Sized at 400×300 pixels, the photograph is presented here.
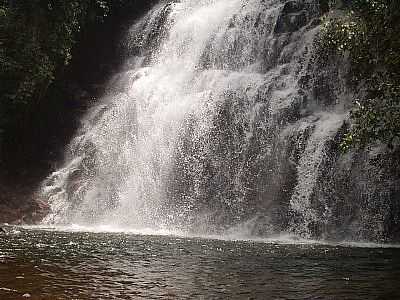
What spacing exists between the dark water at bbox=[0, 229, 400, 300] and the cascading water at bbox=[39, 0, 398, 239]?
3944mm

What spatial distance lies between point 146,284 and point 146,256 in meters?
3.41

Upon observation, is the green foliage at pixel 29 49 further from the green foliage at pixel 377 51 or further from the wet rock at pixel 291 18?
the green foliage at pixel 377 51

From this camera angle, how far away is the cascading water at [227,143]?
62.6 feet

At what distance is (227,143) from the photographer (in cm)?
2247

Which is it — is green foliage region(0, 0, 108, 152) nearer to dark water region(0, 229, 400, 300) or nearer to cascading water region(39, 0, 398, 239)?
cascading water region(39, 0, 398, 239)

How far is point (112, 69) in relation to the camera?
3272cm

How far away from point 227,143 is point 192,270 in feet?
39.9

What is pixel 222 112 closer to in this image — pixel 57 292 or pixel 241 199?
pixel 241 199

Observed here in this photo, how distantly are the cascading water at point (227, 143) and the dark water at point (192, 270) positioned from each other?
A: 3944 mm

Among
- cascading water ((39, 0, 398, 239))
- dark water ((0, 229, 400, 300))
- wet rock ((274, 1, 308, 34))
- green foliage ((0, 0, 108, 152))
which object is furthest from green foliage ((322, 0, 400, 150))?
green foliage ((0, 0, 108, 152))

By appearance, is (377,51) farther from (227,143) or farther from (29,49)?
(29,49)

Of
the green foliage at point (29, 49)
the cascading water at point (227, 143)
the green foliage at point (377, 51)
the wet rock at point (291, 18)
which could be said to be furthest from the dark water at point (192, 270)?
the green foliage at point (29, 49)

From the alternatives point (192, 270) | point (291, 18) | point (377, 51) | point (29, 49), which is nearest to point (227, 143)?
point (291, 18)

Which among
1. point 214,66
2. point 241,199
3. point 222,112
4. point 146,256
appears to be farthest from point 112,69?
point 146,256
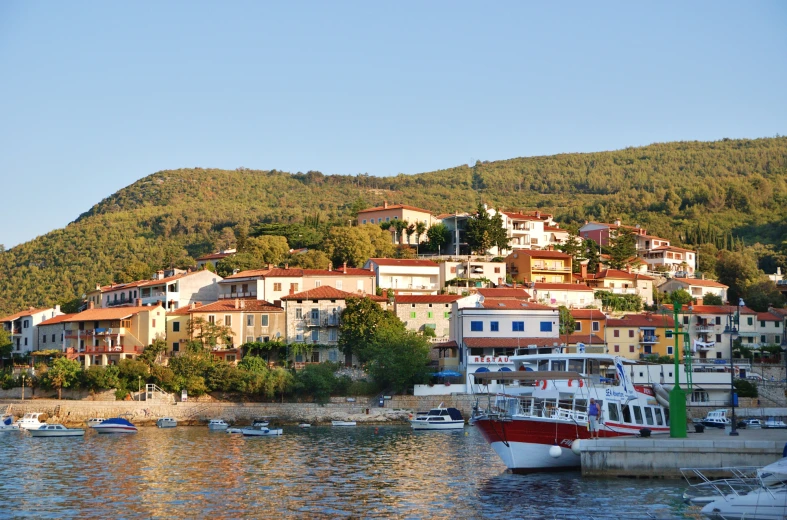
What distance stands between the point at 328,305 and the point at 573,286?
2551cm

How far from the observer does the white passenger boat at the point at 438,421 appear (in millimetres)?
60188

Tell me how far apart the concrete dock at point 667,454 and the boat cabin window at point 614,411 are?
433cm

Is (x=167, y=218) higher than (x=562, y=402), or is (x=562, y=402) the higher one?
(x=167, y=218)

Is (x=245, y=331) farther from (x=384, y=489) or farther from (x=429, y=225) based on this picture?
(x=384, y=489)

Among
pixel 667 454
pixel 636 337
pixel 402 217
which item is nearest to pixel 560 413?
pixel 667 454

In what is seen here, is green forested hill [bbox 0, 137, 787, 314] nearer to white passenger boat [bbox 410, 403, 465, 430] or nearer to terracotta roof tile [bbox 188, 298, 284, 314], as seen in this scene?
terracotta roof tile [bbox 188, 298, 284, 314]

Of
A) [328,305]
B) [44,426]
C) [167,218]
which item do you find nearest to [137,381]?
[44,426]

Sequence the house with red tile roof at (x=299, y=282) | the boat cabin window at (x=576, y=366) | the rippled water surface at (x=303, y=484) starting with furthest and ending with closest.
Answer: the house with red tile roof at (x=299, y=282), the boat cabin window at (x=576, y=366), the rippled water surface at (x=303, y=484)

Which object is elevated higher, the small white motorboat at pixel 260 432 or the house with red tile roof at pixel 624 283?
the house with red tile roof at pixel 624 283

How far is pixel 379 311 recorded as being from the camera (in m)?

— TASK TO COMPLETE —
Copy all of the items above word for word, without the pictures.

— FULL RESPONSE —
Sized at 400×300 pixels, the photograph is presented here.
What spacing exists between the dark water at bbox=[0, 229, 400, 300] and the cascading water at bbox=[39, 0, 398, 239]?
3944mm

What spatial distance lies between point 146,284 and point 146,256 in meters?
3.41

Upon observation, is the green foliage at pixel 29 49 further from the green foliage at pixel 377 51 or further from the wet rock at pixel 291 18?
the green foliage at pixel 377 51

From this camera angle, how far away is the cascading water at [227,143]?
62.6 feet

At what distance is (227,143) from the photographer (in cm)?
2247

Which is it — is green foliage region(0, 0, 108, 152) nearer to dark water region(0, 229, 400, 300) or nearer to cascading water region(39, 0, 398, 239)?
cascading water region(39, 0, 398, 239)

How far is point (112, 69) in relation to the camera?
3272cm

How far away from point 227,143 is point 192,270 in feet?
39.9

What is pixel 222 112 closer to in this image — pixel 57 292 or pixel 241 199?
pixel 241 199

Observed here in this photo, how distantly are the cascading water at point (227, 143) and the dark water at point (192, 270) positioned from each other?
A: 3944 mm

Among
- cascading water ((39, 0, 398, 239))
- dark water ((0, 229, 400, 300))
- wet rock ((274, 1, 308, 34))
- green foliage ((0, 0, 108, 152))
which object is furthest from green foliage ((322, 0, 400, 150))?
green foliage ((0, 0, 108, 152))

By appearance, is (377,51) farther from (227,143) or farther from (29,49)?
(29,49)

Of
the green foliage at point (29, 49)
the cascading water at point (227, 143)
the green foliage at point (377, 51)
the wet rock at point (291, 18)
which could be said to be furthest from the dark water at point (192, 270)?
the green foliage at point (29, 49)

From the alternatives point (192, 270) | point (291, 18) | point (377, 51) | point (29, 49), which is nearest to point (227, 143)?
point (291, 18)

Which among
1. point 214,66
2. point 241,199
3. point 222,112
4. point 146,256
appears to be farthest from point 112,69?
point 146,256
What distance stands between the point at 328,305 and the point at 573,286?
2551cm

How far from the observer does the white passenger boat at the point at 438,421 appear (in millimetres)?
60188

Tell me how far apart the concrete dock at point 667,454 and the boat cabin window at point 614,411 are?
433cm

Is (x=167, y=218) higher than (x=562, y=402), or is (x=562, y=402) the higher one?
(x=167, y=218)

Is (x=245, y=331) farther from (x=384, y=489) or farther from (x=429, y=225) based on this picture?
(x=384, y=489)

Among
pixel 667 454
pixel 636 337
pixel 402 217
which item is nearest to pixel 560 413?
pixel 667 454

In what is seen here, is green forested hill [bbox 0, 137, 787, 314] nearer to white passenger boat [bbox 410, 403, 465, 430] or nearer to terracotta roof tile [bbox 188, 298, 284, 314], as seen in this scene?
terracotta roof tile [bbox 188, 298, 284, 314]

Of
A) [328,305]
B) [44,426]
C) [167,218]
which item do you find nearest to [137,381]?
[44,426]

Sequence the house with red tile roof at (x=299, y=282) | the boat cabin window at (x=576, y=366) | the rippled water surface at (x=303, y=484) starting with furthest and ending with closest.
Answer: the house with red tile roof at (x=299, y=282), the boat cabin window at (x=576, y=366), the rippled water surface at (x=303, y=484)

Which object is elevated higher, the small white motorboat at pixel 260 432 or the house with red tile roof at pixel 624 283?
the house with red tile roof at pixel 624 283

How far is pixel 379 311 recorded as being from the camera (in m)?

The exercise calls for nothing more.